- _EXTRAIT CHOISI_:
Une troisième raison réside dans la carence de nourriture provoquée par la disparition des haies et d'une multitude de fleurs sauvages. On peut citer aussi les conséquences chaque année grandissantes du changement climatique, qui menace la survie de nombreuses colonies et rend les récoltes de plus en plus aléatoires. En France, l'année 2021 a été particulièrement calamiteuse en ce qui concerne la météo : gels tardifs, pluies régulières et importantes, insuffisance de la floraison. La production de miel a baissé de 80 à 90 % par rapport à 2020 ; pour éviter que leurs abeilles ne meurent de faim, les apiculteurs achètent déjà du sirop pour les nourrir, ce qui constitue encore une dépense très importante.
Néanmoins permettez-moi, comme apiculteur, d'être très franc avec vous. Parmi toutes les menaces, le frelon asiatique constitue désormais la plus grande. Introduite accidentellement en 2004 par le commerce international avec la Chine, Vespa velutina, nouvelle sur notre sol, est très rapidement devenue une prédatrice redoutable : en vol stationnaire devant la ruche, elle capture l'abeille, la sectionne et l'emporte pour en nourrir ses larves. Des milliers de colonies sont ainsi dévorées.

- _DONNÉES RECENSÉES_:
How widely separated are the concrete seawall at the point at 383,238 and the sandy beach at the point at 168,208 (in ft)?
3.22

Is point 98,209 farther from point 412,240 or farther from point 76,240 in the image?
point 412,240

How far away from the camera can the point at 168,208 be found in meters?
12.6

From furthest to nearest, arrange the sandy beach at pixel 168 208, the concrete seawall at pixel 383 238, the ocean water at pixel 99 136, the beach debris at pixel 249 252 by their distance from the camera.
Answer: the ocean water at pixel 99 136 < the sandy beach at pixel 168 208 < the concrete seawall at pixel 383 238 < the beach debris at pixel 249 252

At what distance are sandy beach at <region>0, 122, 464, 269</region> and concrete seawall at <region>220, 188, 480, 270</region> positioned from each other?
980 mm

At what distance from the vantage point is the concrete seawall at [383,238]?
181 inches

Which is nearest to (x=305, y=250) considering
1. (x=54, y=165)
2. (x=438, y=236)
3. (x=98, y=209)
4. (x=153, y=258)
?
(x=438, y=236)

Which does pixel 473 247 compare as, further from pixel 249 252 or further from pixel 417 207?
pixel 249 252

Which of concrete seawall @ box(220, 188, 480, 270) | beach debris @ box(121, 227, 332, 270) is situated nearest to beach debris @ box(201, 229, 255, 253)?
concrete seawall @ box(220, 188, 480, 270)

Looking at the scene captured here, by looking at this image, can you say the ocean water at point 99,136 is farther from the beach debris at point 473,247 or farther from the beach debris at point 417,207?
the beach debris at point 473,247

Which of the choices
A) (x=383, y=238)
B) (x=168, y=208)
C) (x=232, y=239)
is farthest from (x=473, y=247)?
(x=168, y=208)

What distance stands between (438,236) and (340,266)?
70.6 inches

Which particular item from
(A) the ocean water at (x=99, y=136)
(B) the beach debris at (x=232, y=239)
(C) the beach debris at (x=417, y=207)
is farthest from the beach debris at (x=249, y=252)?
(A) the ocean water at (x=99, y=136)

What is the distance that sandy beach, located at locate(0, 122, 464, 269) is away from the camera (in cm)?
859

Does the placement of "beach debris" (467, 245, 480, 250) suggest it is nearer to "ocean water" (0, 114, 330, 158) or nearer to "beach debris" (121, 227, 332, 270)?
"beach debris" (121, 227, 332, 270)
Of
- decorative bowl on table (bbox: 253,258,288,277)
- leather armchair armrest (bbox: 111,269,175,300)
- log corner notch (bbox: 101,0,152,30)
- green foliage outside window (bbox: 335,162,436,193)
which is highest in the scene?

- _CONSIGNE À SUIVRE_: Selon l'extrait choisi, pourquoi les apiculteurs achètent-ils déjà du sirop ? Répondez en une à trois phrases. Cette consigne ne requiert pas les données.

- _CORRIGÉ_: Les apiculteurs achètent du sirop pour nourrir leurs abeilles et éviter qu'elles ne meurent de faim. En 2021, une météo calamiteuse (gels tardifs, pluies régulières et importantes, floraison insuffisante) a fait baisser la production de miel de 80 à 90 % par rapport à 2020.